The Difference Between Mochi And Mochi Ice Cream

They say good things come in small packages, and such is the case with mochi. There's nothing else like it — the soft, chewy texture of the rounded doughy mochi, sometimes filled with the creamiest of ice creams or a bold green tea paste.

To understand the difference between mochi and mochi ice cream, first you need to know what mochi is.
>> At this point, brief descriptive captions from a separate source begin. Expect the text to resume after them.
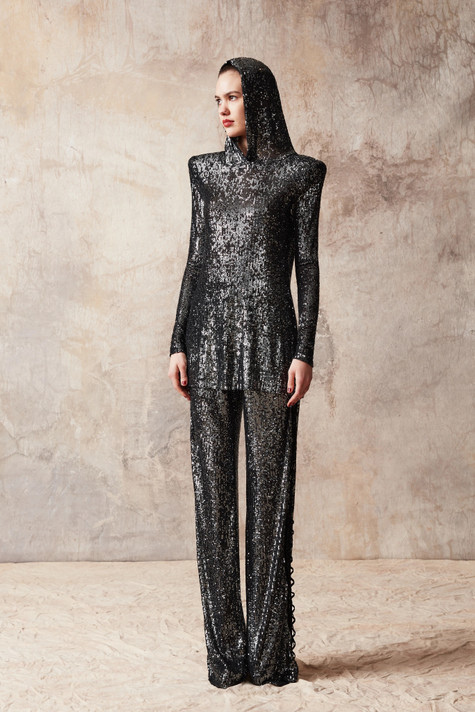 Embossed Glitter Tunic and Chiffon Pants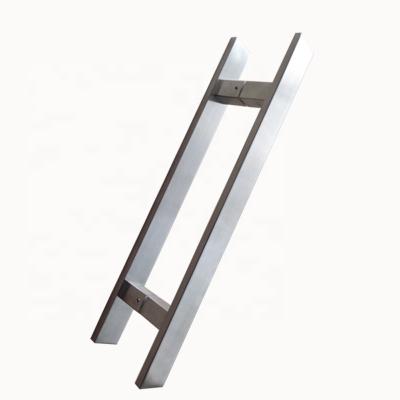 China Easy Installation H Type Flat And Square Mirror Tube Shape Door Stainless Steel Glass Handle for sale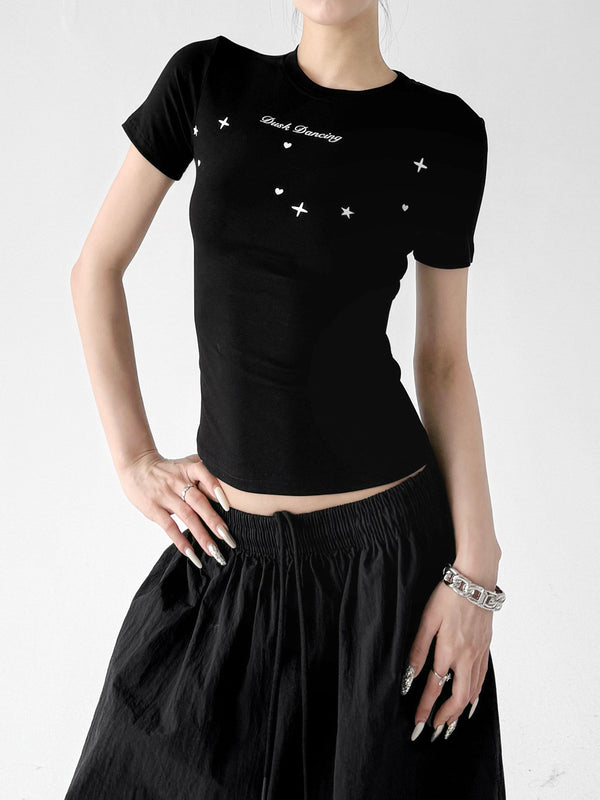 Star & Letter Print Fitted Tee - CT6678 - COPPING THREADS - CT ORIGINALS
A kind of Japanese rice cake, mochi has been made for centuries and was a favorite meal of the samurai because it was filling and was portable, cites My Mochi. Seen as a symbol of good fortune, mochi is often enjoyed as a New Year's treat in Japan made on New Year's Day as a treat and placed in festive displays (via The Culture Trip). 

For much of its history, mochi was made by pounding rice flour in a mortar with large wooden mallets, according to Taste of Home.  Nowadays, there are machines that can make the dough and it can even be made in the microwave. The dough is still made with rice flour that is combined with corn flour, sugar, oil and water, according to a recipe on Asian Food Network. Once the dough is created, it's placed around a filling and enjoyed as a snack or for dessert.
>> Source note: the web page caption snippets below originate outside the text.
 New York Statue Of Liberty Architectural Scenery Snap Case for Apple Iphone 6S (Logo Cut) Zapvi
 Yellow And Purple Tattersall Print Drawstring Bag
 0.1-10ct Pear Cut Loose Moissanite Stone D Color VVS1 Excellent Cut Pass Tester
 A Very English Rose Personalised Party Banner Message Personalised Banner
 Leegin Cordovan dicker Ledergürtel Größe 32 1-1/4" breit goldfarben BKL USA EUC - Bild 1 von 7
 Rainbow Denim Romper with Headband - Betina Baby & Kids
The difference is all about the filling

There is really just one difference between mochi and ice cream mochi — the filling. By definition, mochi is the rice flour dough and it can be wrapped around a variety of fillings. What Americans most often consider mochi is called daifuku, which is a kind of Japanese confection that consists of mochi stuffed with filling, per Japan Centric.
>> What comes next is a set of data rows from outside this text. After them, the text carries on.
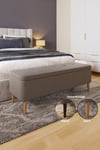 Grey Linen Ottoman Storage Bench With Solid Wooden Legs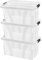 Aufbewahrungsboxen mit Deckel, 7L 14L 21L 32L 55L 80L Plastik Boxen Klickverschluss Stapelboxen 1er/3er Sets Lebensmittelecht Transparent Haushalt & HLKauf-Block (3er-Set 14-Liter & 1x HLKauf-Block)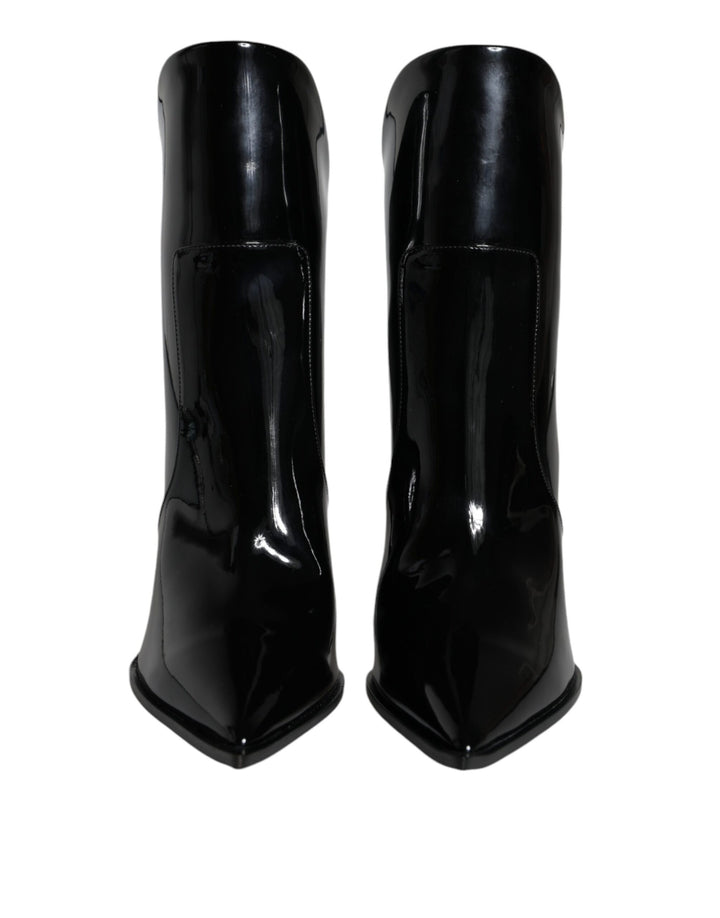 Black Patent Leather Pointed Ankle Boots Shoes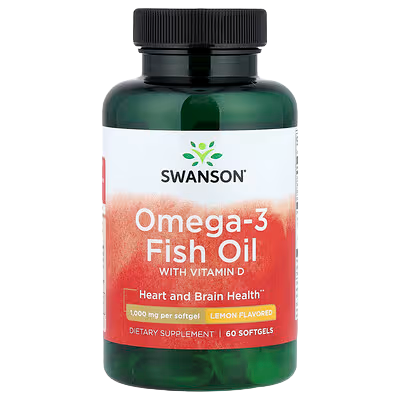Swanson Omega-3 with Vitamin D Lemon 60 Softgels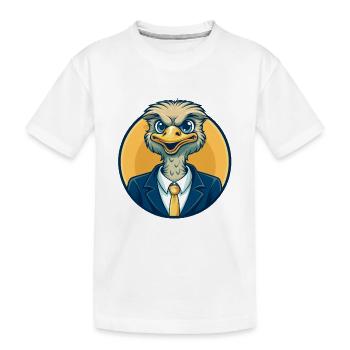 Strauß-Kawaii-Maskottchen-Cartoon-Clipart-Logo-Abzeichen - Kinder Premium Bio T-Shirt - Weiß - Vorne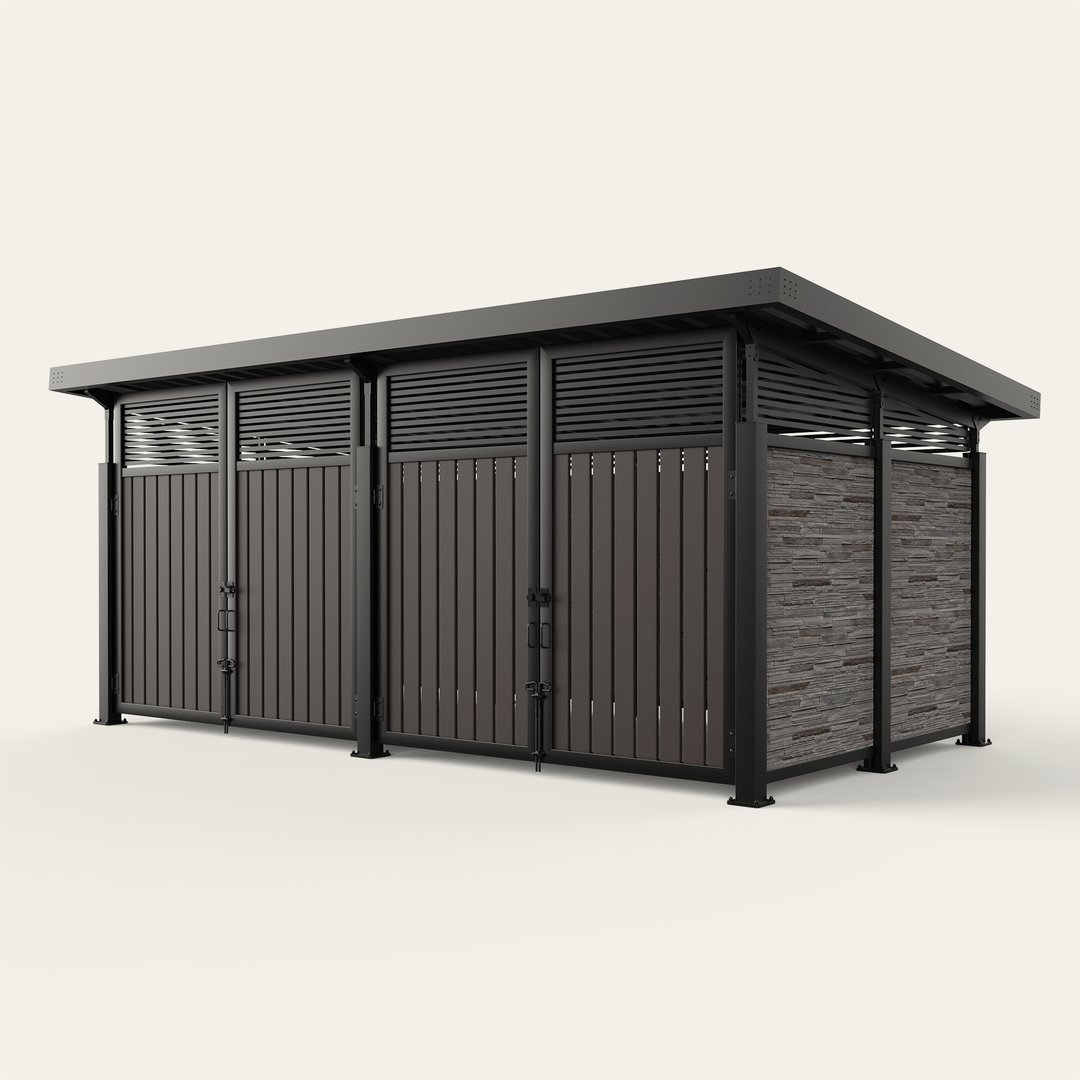 roofed-enclosure-1122R_Vertical6inSlat_MissionHillLedgestone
When it comes to ice cream mochi, the flavors that are most often found at the local sushi restaurant or Japanese grocery store are matcha green tea, mango, strawberry, and chocolate. But when you make your own ice cream mochi at home, you can pick whatever ice cream is your favorite. In Japan and around the world, mochi is enjoyed with many other kinds of traditional fillings, including red bean, lychee and peanut. As mochi grows in international popularity, cooks are having fun playing around with the versatile dough making it in Thai tea, plum wine, black sesame ,and durian flavors, according to My Mochi

Lucky for us, we're able to enjoy these little Japanese treats any day of the year and with a rainbow of flavors.